Artificial Intelligence and the Orchestration Layer
The Navy is integrating AI to serve as an orchestration layer for MOCs and commanders, Montgomery said. This technology is being used to synthesize massive datasets into actionable intelligence for faster decision cycles, she added.
“I think the MOC is ripe for AI … It’s the layer of orchestration,” Montgomery said. “If you’re trying to make a decision that is viable across logistics and sustainment and combat operations and weather and fuel and people, you need some sort of an orchestration layer that can give you an understanding of how all of those things interrelate.”
BryerJoyner said that integrating AI into MOCs gives commanders better access to information for decision-making, especially in combat scenarios. She added that the Navy is open to any tech that can help fleet commanders do their jobs better.
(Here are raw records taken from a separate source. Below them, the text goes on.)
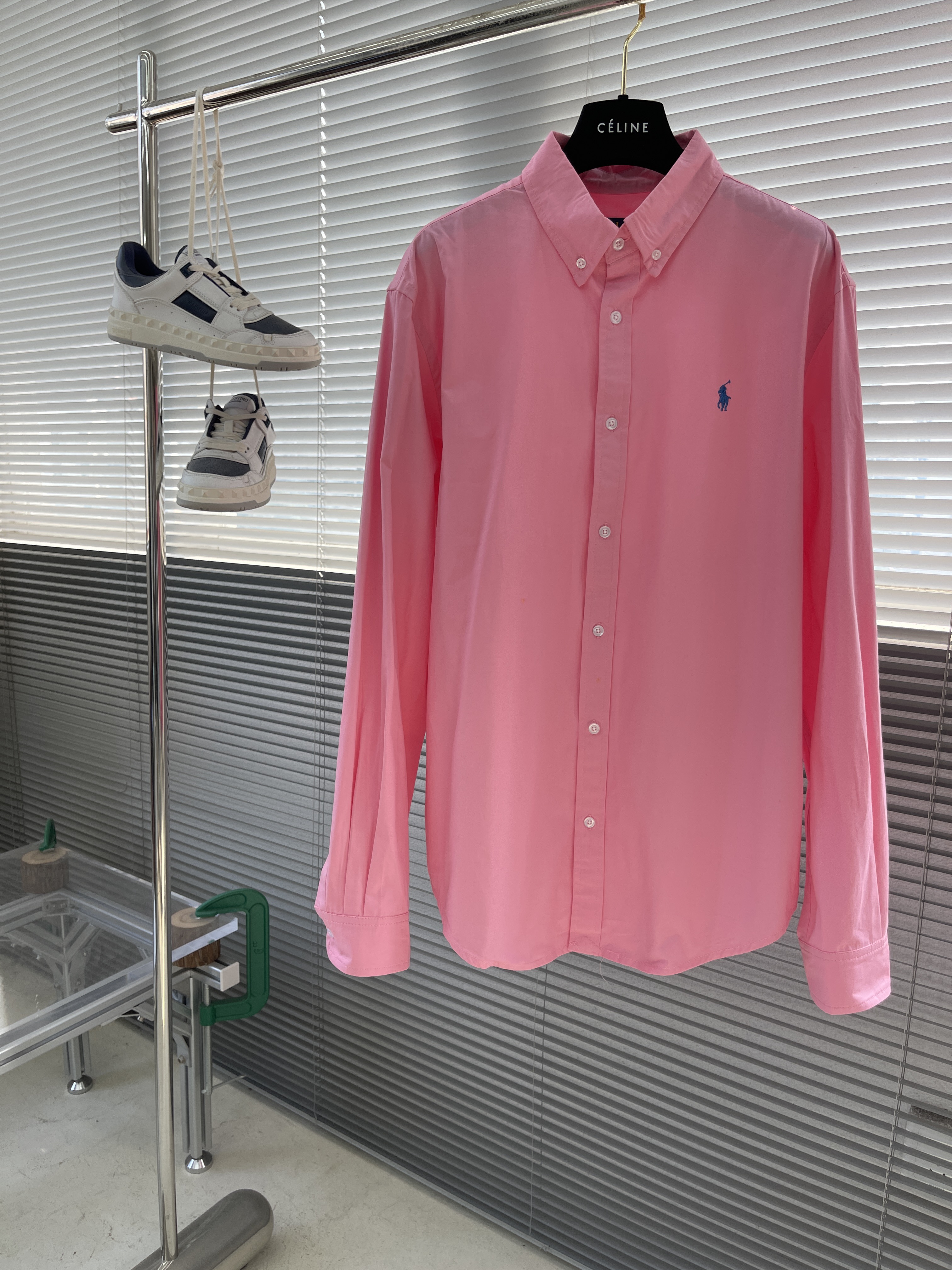 랄프로렌 Ralph Lauren 긴팔 셔츠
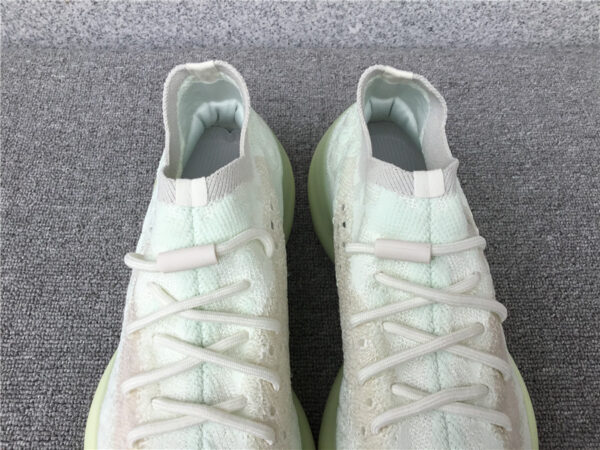 Yeezy Boost  'Calcite Glow' - Image 29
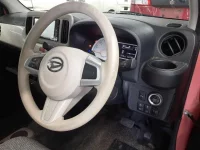 Daihatsu MIRA TOCOT лот № 404 оценка 3  с аукциона в Японии 6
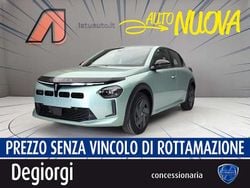 Vari colori Usata 2024 Lancia Ypsilon Due volumi | 18.562 € (Buon prezzo)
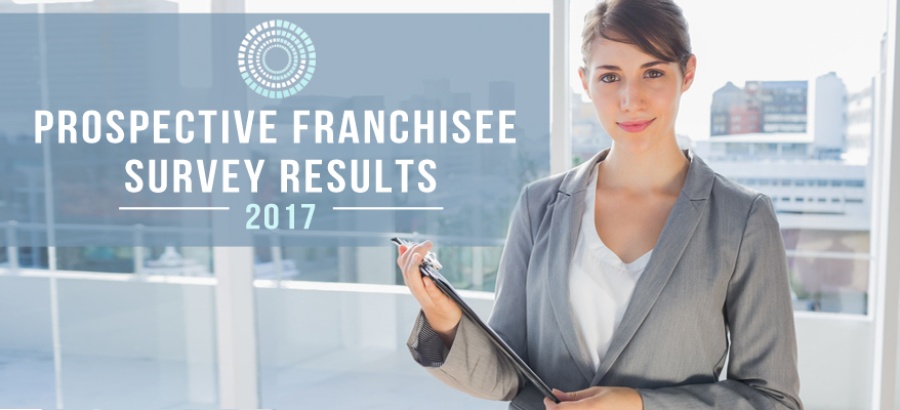 Survey of the Prospective Franchisees in South Africa 2017 Survey Cover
“We’re working with the fleet commanders very closely to understand what their key problems are, so we can start to send strike teams to get after the problem itself,” BryerJoyner told GovCIO Media & Research in an interview. “Once a problem is solved, to assess how we’re going to scale it.”
BryerJoyner added that AI applications in the MOC are already active in three specific areas:
- Data Aggregation: Automating the process of making sense of “grunges of data” so analysts can focus on high-level decision making.
- Course of Action Generation: Speeding up the commander’s decision cycle by modeling potential responses to adversary moves.
- Machine-Level Autonomy: Utilizing machine-to-machine data exchanges for rapid, automated sequences of events.
The Navy is looking to collaborate more with industry to enhance AI integration into MOCs, BryerJoyner said.
“We need to be a little bit more nuanced about talking about AI and the MOCs,” BryerJoyner added. “We can be a little bit more precise about the conversation, especially where we think industry may be able to help us with some existing areas that we want to further accelerate.
Scaling Tech and Looking Ahead
Navy’s goal is to provide MOCs a modular tech stack that can scale based on mission requirements, officials said. The Navy is currently exploring “expeditionary MOCs”— units that pack the entire command baseline into suitcase-sized containers, Montgomery noted.
“This concept scales from something that I can put in several Pelican cases and put on an aircraft and fly to seven line haul Conex boxes that have the entire MOC baseline suite,” Montgomery said. “There’s still conversation about the cost, how many, where should they be, and then, under what sort of concept of operations would they be employed.”
Montgomery added that the ecosystem is evolving so quickly that the Navy must now prioritize “sailor-ready” delivery, ensuring that intuitive software and standardized training accompany every new piece of equipment.
“How do I make sure that the right sailor is in the right job with the right piece of equipment, with the right training at the right time,” Montgomery said. “It sounds very plain, but in reality, it’s exceptionally complicated.”